● **Task details**: Find every line in the entries below that contains the string "instances", and copy each of those lines. Letter case matters.

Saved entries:
────────
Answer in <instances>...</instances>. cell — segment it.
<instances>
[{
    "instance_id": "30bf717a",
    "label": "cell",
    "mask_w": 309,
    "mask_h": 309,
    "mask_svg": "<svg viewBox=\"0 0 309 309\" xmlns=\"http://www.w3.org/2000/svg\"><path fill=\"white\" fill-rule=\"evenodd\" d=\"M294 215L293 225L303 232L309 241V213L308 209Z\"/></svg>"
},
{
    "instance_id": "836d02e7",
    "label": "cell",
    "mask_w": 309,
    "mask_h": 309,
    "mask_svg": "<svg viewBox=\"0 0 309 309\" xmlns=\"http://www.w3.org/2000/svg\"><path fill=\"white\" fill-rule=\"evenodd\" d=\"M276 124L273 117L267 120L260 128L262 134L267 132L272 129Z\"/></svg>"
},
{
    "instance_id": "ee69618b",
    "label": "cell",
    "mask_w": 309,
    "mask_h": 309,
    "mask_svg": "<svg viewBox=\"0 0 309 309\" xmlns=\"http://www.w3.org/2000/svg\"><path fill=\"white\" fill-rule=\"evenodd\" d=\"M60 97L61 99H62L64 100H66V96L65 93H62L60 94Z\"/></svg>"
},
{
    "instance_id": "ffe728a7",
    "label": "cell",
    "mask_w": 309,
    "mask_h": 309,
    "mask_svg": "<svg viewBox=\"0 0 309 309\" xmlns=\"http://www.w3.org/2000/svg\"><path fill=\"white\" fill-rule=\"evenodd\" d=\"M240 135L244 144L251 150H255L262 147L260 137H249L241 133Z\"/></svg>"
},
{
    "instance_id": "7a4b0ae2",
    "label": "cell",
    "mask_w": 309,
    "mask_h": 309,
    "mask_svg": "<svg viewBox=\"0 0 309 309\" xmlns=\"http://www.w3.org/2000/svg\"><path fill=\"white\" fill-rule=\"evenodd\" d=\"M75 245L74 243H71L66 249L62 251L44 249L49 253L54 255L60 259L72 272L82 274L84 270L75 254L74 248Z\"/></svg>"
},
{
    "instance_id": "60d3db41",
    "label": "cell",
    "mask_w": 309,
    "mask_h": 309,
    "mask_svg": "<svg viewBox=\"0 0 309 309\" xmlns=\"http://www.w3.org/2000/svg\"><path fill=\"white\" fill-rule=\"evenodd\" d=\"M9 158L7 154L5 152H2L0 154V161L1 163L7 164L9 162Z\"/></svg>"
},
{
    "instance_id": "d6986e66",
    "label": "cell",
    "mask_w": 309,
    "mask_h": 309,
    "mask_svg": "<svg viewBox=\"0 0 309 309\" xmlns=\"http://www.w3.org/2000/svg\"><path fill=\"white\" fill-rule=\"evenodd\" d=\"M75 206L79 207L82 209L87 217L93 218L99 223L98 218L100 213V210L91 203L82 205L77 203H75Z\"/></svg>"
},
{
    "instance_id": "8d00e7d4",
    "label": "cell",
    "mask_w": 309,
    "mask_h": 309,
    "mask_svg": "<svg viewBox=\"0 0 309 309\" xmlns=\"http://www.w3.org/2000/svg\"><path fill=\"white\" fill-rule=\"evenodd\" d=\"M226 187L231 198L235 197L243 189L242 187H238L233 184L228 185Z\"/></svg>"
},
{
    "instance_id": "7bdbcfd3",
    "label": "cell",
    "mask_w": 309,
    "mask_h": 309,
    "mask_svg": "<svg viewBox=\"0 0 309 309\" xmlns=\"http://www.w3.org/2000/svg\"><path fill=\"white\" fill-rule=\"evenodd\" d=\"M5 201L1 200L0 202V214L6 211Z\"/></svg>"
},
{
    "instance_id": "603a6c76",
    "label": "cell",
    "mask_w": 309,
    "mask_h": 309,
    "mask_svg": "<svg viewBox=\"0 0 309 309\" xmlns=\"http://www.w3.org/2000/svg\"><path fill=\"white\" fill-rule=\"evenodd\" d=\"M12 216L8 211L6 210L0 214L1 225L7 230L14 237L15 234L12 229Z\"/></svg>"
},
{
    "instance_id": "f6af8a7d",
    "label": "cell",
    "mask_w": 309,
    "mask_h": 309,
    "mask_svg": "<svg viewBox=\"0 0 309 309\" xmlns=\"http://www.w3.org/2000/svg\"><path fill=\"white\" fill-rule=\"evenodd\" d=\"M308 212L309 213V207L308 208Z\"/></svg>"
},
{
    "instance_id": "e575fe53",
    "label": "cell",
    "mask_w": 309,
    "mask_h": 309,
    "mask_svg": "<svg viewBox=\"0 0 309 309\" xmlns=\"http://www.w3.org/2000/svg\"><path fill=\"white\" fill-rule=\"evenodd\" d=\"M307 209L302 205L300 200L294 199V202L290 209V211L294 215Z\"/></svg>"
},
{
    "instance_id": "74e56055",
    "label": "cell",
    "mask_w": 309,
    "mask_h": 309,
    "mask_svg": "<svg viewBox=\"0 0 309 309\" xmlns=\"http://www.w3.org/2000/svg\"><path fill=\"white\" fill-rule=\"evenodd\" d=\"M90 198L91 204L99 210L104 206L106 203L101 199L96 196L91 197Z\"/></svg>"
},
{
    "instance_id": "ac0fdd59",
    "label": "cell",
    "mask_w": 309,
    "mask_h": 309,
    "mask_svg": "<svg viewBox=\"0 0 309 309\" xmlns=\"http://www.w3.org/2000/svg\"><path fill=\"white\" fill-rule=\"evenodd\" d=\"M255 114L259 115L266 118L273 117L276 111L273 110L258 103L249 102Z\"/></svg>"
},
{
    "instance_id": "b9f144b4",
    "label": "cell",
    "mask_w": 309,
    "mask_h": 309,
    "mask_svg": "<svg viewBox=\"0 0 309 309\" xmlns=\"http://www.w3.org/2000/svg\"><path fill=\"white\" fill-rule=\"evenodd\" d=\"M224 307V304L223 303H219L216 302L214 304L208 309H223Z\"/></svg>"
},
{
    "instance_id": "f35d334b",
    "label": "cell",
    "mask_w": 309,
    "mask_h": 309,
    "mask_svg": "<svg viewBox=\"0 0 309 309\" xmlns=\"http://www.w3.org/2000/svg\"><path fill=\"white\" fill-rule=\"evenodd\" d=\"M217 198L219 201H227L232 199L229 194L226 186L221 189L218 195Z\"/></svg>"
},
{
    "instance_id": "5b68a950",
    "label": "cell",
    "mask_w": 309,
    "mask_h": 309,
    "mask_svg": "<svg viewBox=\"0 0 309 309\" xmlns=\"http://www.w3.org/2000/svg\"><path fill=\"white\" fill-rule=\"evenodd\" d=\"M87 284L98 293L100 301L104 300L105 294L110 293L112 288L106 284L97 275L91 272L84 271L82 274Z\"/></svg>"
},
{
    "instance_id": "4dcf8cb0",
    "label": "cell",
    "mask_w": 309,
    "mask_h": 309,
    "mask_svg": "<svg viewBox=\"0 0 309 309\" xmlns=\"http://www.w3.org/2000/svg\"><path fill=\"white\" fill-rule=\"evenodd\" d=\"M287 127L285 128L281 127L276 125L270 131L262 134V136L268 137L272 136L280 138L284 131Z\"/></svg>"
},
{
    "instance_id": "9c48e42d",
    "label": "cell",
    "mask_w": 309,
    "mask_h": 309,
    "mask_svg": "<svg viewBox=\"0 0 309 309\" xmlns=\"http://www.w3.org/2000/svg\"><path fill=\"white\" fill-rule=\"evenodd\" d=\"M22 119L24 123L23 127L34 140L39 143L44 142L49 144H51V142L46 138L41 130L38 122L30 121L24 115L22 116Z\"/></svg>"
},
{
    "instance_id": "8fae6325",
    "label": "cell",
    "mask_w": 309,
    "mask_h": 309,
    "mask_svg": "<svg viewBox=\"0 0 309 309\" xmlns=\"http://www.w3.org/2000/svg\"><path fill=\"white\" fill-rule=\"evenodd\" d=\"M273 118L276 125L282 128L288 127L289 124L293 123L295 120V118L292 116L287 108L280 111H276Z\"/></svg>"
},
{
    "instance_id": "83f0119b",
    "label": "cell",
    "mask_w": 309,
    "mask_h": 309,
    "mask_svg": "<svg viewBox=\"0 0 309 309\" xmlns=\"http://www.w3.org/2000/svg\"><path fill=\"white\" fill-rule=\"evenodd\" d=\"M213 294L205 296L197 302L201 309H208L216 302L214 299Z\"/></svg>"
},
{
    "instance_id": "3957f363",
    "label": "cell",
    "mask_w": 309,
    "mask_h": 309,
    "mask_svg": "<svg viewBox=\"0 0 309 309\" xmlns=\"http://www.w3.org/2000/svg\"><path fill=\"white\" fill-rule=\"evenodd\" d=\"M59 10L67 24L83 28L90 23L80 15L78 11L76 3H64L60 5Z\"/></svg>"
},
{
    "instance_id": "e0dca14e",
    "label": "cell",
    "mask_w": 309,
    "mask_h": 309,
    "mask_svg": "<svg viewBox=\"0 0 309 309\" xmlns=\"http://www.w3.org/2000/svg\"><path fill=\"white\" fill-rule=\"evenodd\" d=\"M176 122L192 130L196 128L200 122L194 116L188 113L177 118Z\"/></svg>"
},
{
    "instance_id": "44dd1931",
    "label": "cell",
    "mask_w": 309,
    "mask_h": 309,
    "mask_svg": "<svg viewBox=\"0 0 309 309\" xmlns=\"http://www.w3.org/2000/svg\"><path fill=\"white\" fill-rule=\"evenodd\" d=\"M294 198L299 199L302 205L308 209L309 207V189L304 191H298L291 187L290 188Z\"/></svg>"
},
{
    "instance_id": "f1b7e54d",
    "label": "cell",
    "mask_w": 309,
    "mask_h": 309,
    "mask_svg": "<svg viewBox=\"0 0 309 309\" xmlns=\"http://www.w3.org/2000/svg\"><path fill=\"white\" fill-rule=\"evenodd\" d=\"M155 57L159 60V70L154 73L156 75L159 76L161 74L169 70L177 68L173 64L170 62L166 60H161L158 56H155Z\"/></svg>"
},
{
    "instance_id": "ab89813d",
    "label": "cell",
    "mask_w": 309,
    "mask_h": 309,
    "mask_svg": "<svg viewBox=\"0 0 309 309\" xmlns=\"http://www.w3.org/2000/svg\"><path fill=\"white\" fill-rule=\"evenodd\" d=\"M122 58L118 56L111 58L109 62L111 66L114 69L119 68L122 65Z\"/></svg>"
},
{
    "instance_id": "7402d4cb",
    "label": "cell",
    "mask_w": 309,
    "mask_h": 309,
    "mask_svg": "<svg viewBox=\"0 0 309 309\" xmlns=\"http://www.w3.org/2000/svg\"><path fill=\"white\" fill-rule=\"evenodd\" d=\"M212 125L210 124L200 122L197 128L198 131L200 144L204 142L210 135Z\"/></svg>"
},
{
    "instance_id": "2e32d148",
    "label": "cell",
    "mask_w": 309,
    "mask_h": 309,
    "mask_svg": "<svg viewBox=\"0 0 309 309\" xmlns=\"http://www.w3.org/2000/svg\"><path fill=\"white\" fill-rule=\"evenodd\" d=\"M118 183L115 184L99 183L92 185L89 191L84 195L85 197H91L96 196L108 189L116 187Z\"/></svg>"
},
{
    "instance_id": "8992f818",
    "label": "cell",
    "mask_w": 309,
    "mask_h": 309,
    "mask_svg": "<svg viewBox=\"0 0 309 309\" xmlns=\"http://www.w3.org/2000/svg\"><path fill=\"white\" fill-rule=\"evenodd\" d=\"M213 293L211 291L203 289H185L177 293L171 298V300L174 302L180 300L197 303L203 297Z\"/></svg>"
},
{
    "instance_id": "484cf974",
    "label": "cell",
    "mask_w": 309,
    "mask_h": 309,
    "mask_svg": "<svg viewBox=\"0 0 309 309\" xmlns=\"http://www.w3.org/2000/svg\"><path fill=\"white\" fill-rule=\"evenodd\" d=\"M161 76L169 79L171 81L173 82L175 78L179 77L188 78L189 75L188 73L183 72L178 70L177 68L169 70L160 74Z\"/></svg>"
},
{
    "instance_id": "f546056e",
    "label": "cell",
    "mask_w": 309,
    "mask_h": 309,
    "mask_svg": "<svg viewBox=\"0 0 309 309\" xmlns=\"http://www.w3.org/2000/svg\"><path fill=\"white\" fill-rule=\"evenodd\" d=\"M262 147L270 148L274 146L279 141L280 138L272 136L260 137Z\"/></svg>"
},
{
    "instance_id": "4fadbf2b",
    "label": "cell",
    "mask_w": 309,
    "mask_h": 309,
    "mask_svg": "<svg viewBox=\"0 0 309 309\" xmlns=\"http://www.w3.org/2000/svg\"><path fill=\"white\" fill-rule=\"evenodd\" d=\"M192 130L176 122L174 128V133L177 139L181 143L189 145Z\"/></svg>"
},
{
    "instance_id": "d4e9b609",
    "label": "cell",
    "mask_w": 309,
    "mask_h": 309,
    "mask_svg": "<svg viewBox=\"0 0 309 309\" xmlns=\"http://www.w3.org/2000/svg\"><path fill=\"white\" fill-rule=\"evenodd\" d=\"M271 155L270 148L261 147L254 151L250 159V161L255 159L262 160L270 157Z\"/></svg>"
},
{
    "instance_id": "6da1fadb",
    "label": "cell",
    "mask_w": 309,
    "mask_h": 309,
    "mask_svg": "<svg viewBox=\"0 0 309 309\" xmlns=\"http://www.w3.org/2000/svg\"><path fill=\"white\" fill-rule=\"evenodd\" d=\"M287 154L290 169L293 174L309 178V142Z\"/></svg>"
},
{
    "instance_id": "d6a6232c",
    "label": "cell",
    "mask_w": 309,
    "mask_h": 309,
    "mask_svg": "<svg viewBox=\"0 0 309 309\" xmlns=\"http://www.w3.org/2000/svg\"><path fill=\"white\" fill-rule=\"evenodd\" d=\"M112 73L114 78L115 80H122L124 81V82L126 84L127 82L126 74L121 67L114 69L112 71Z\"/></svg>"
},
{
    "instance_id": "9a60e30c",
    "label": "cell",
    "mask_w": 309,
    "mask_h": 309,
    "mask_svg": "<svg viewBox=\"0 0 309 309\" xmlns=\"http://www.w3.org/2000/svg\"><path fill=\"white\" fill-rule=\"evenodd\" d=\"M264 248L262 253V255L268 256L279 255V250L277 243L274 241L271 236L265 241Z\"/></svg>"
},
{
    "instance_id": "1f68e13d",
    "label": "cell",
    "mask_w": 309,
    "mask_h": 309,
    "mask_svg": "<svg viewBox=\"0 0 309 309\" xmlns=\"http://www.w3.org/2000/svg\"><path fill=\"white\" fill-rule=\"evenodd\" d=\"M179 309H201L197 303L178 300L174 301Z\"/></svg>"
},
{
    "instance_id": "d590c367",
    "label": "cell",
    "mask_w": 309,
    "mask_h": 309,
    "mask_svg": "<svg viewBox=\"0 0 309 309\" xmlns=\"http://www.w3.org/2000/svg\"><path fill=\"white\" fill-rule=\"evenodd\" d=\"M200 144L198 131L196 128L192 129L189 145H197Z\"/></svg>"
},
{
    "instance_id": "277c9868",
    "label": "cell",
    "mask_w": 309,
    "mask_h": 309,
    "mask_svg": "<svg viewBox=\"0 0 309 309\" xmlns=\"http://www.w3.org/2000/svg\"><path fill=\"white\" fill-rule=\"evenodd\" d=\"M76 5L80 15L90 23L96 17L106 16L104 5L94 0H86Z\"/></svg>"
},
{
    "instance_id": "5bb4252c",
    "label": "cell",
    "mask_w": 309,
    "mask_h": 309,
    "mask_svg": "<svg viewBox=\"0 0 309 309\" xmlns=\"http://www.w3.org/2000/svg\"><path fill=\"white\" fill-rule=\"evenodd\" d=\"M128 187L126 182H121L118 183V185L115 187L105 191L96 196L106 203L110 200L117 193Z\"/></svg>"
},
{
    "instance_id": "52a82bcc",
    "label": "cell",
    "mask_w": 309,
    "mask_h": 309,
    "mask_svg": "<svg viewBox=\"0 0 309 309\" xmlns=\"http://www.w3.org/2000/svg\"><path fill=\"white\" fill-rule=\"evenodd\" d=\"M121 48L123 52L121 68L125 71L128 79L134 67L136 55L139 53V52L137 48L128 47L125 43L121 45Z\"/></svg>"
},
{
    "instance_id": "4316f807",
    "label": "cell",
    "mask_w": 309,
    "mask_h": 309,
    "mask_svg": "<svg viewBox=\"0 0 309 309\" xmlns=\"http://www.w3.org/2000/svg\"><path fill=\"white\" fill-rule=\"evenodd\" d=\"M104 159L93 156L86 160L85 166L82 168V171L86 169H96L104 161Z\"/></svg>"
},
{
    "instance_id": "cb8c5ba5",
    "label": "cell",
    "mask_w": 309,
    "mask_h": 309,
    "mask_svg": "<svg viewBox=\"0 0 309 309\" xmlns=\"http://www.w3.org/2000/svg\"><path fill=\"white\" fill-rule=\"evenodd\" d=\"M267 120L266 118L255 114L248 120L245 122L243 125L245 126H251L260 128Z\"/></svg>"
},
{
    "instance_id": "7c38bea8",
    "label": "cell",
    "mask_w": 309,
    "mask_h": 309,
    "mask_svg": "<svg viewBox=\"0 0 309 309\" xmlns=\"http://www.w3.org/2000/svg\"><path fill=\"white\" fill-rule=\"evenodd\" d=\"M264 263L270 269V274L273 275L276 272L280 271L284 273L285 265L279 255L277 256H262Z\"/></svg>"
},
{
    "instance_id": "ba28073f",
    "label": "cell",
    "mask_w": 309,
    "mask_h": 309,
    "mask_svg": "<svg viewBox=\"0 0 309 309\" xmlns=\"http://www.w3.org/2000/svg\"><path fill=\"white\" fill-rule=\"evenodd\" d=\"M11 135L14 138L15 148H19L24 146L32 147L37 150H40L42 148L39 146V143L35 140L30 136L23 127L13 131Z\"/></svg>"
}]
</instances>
────────
● **Complete answer**:
Answer in <instances>...</instances>. cell — segment it.
<instances>
</instances>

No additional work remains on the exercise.